Technology firms in developing markets may be too quick to restrict debate at the behest of authoritarian governments
“Across many emerging markets, social networking is dominated by Western companies: Instagram, Facebook, Twitter. Those where it isn’t tend to be countries where freedom of speech is not a policy priority, such as Russia and China,” says Alistair Way, head of equities at Aviva Investors.
“For social media companies in those markets, such as Tencent or TikTok owner ByteDance in China, or Mail.ru Group in Russia, we talk to them about how they manage the line between not falling foul of the government and giving users access to information and maintaining their rights. These issues are front and centre in our conversations with these firms,” he adds.
Striking the right balance when engaging globally with social media companies over content management may be tricky, but investors must be willing to do this if they are to invest according to their own moral framework and defend the value of those investments. After all, if hate speech is allowed to flourish, calls will grow to rein in the social media firms with stronger regulation, and perhaps even to break them up.
Biden criticised Facebook's content-management policies and ordered it to “move fast and fix it”
Cobbe argues the power of the big tech platforms has grown to an extent they are effectively unmanageable. She believes they should be scaled down so they can be properly overseen and regulated.
“If governments want to address hate speech or the other problems with these platforms, they need to address the structural problems of scale and power, and that’s where I would begin with trying to address this,” she says.
During the election campaign in 2020, Biden signalled he would take a tough line on Facebook. In June, he wrote an open letter to the company in which he criticised its content-management policies and ordered it to “move fast and fix it”, referring to the problems of hate speech and misinformation; he and his supporters disseminated this slogan on the network.27
This follows a remark Biden made in 2019, when he told the Associated Press that breaking up the company “is something we should take a really hard look at”.28 However, in a blow to the antitrust crackdown a recent ruling in Washington by Judge James Boasberg dismissed two cases against Facebook. He stated that the Federal Trade Commision's case was “legally insufficient” and “failed to plead enough facts to plausibly establish [a monopoly]”.

════════════════════

What is asked —
1. Revise the passage of the social media article starting with "Biden criticised Facebook's" and going on through "overseen and regulated.", putting "large technology platforms" in place of "big tech platforms".
2. According to the social media article, which judge dismissed two cases against Facebook in a ruling in Washington?

════════════════════

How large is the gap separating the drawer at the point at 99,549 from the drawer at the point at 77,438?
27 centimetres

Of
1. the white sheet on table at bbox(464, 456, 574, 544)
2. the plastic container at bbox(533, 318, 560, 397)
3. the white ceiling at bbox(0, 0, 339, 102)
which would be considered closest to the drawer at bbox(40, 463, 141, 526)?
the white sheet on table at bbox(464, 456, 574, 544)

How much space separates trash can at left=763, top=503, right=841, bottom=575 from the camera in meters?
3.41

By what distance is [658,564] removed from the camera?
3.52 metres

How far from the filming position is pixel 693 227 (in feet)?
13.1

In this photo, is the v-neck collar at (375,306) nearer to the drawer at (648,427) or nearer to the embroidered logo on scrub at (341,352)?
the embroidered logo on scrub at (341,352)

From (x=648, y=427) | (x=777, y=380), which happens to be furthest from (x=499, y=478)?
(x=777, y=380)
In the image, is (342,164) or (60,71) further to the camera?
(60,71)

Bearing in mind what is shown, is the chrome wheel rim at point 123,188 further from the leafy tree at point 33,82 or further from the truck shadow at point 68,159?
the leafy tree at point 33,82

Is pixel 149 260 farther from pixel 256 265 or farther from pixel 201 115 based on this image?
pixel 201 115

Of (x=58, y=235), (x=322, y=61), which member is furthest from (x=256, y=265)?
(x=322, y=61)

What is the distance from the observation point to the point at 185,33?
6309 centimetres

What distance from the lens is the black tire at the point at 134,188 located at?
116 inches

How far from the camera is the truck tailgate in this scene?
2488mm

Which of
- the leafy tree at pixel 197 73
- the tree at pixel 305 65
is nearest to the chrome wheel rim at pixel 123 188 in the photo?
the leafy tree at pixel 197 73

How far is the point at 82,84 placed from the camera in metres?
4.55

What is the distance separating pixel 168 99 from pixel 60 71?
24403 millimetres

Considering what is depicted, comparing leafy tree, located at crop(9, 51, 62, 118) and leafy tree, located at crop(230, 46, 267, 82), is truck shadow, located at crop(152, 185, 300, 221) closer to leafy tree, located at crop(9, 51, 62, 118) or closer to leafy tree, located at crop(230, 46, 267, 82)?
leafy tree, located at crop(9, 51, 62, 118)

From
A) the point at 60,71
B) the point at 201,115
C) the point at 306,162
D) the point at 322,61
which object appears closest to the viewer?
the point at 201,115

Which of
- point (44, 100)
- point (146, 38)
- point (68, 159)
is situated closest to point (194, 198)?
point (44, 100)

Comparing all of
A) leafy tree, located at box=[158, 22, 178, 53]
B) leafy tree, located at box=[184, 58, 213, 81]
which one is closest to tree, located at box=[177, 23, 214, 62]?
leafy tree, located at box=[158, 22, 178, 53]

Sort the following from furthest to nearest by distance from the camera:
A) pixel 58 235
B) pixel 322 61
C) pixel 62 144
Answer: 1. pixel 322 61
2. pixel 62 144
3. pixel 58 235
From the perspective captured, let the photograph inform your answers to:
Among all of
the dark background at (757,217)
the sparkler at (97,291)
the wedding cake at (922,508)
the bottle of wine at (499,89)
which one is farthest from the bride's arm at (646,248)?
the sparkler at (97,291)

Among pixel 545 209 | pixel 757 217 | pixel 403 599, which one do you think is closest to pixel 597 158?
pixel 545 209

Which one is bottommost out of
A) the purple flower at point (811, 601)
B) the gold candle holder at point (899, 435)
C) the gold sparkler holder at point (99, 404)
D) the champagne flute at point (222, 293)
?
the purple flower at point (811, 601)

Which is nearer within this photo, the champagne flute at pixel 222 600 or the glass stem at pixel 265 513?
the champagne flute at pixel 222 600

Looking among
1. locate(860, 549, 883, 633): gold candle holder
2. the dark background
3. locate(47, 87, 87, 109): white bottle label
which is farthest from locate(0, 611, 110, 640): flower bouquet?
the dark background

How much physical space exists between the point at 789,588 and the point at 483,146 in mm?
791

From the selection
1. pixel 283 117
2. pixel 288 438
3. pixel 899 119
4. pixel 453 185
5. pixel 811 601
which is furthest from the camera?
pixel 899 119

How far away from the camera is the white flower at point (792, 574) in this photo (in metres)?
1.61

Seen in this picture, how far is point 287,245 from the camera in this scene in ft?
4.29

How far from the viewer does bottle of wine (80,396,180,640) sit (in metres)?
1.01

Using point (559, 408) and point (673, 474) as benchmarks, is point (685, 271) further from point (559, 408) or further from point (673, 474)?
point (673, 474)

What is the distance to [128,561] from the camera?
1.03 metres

════════════════════

Exercise solutions —
1.
Biden criticised Facebook's content-management policies and ordered it to “move fast and fix it”
Cobbe argues the power of the large technology platforms has grown to an extent they are effectively unmanageable. She believes they should be scaled down so they can be properly overseen and regulated.

2. Judge James Boasberg